- _Action item_:
Go to the line below that has "whole box: My", print it and each line after it exactly, and stop after the line that has "De bloemen van"; leave out pictures.

- _Data_:
↓↓↓

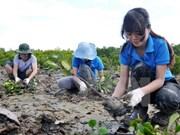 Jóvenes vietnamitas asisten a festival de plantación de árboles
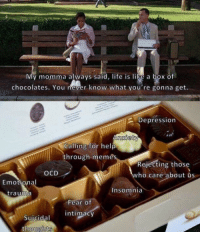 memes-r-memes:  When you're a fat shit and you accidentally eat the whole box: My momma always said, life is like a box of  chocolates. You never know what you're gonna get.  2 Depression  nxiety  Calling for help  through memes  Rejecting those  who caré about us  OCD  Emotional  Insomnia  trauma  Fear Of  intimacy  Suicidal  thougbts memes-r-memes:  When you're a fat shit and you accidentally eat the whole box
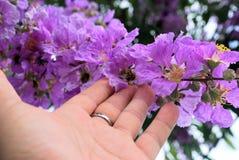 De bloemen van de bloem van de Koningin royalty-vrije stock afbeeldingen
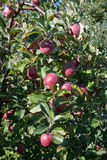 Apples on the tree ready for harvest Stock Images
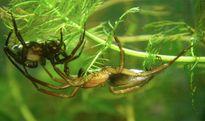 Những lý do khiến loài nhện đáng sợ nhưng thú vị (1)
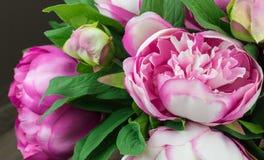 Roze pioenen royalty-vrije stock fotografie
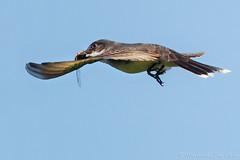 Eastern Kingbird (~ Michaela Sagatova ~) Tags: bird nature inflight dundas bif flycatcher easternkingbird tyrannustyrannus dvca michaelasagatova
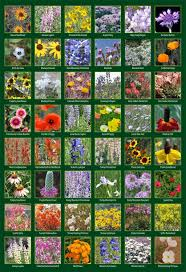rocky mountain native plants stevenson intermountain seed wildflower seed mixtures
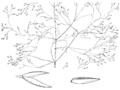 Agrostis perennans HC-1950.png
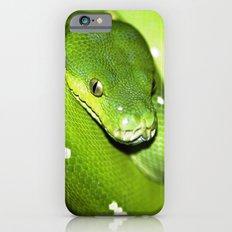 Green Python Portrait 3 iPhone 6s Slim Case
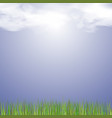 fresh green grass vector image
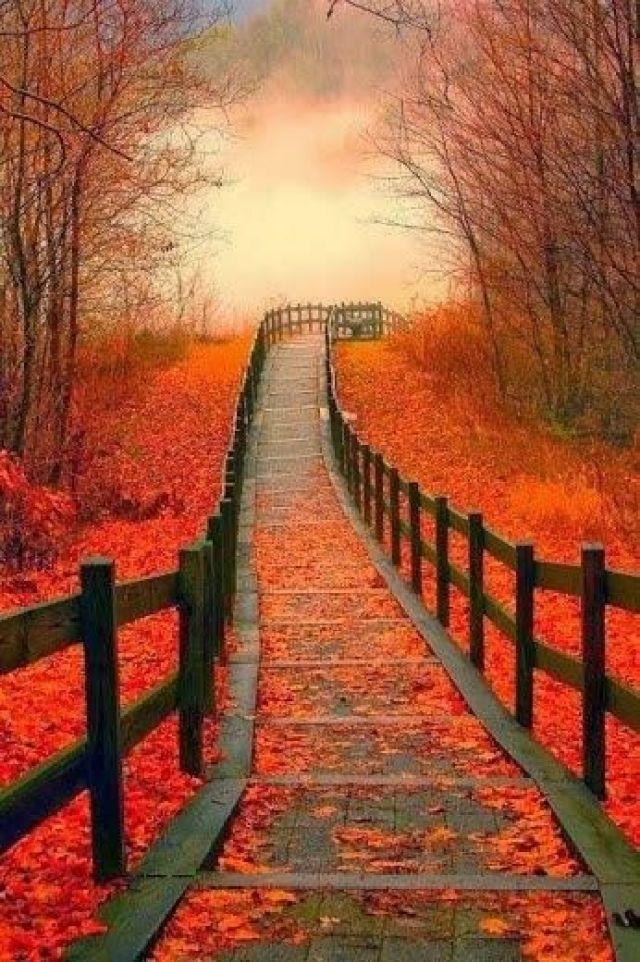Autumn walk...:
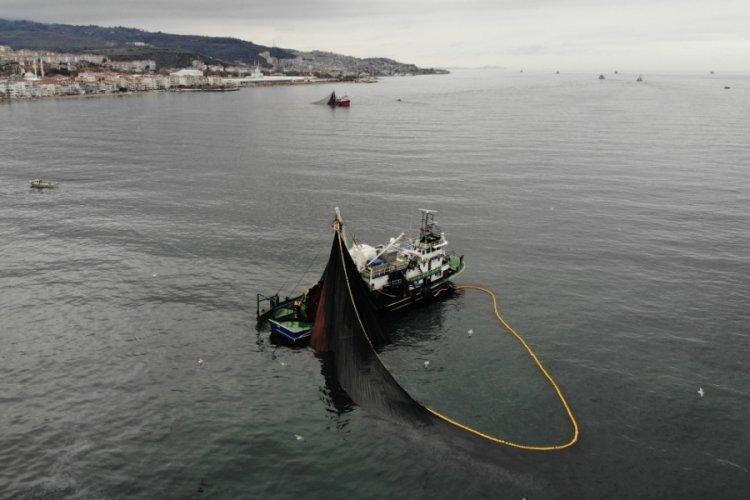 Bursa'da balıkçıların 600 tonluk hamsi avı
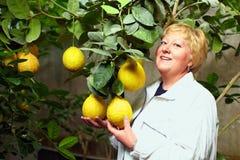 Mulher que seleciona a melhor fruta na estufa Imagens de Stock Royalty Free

↑↑↑
↓↓↓

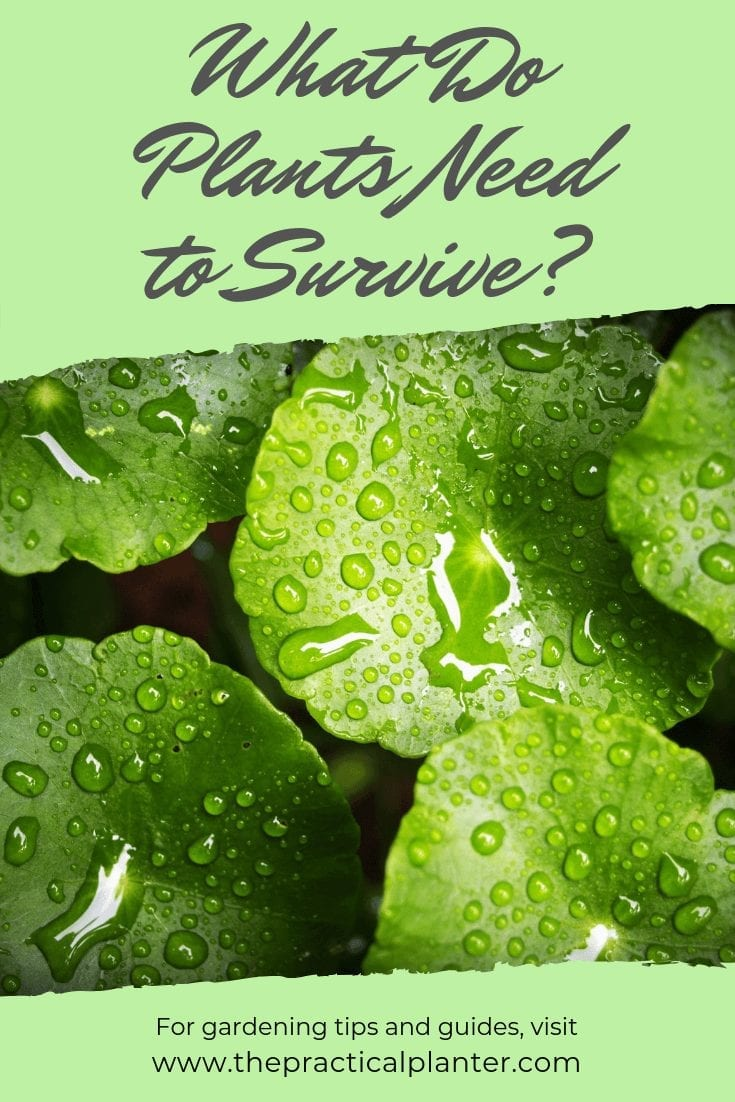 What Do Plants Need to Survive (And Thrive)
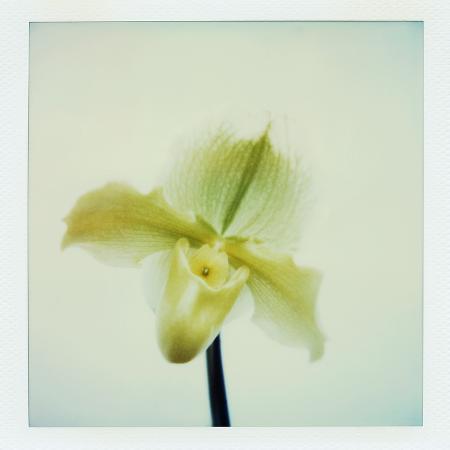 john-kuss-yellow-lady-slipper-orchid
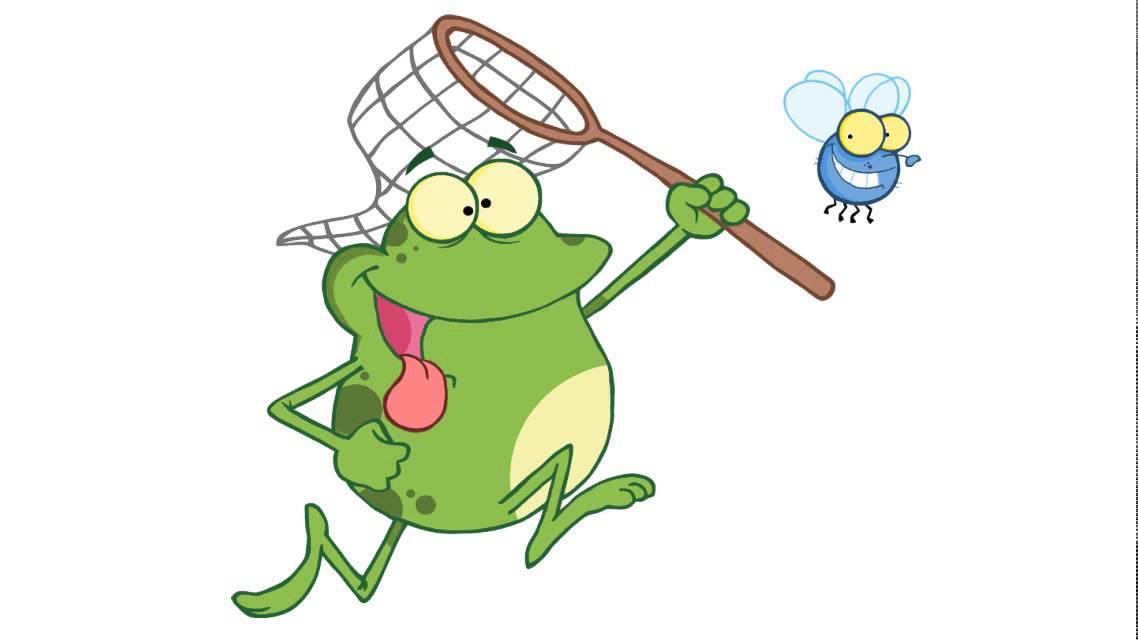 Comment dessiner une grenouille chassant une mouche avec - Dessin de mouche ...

↑↑↑
↓↓↓

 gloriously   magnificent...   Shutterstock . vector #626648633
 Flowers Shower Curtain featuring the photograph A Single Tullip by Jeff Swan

↑↑↑

- _Finished task_:
 memes-r-memes:  When you're a fat shit and you accidentally eat the whole box: My momma always said, life is like a box of  chocolates. You never know what you're gonna get.  2 Depression  nxiety  Calling for help  through memes  Rejecting those  who caré about us  OCD  Emotional  Insomnia  trauma  Fear Of  intimacy  Suicidal  thougbts memes-r-memes:  When you're a fat shit and you accidentally eat the whole box
 De bloemen van de bloem van de Koningin royalty-vrije stock afbeeldingen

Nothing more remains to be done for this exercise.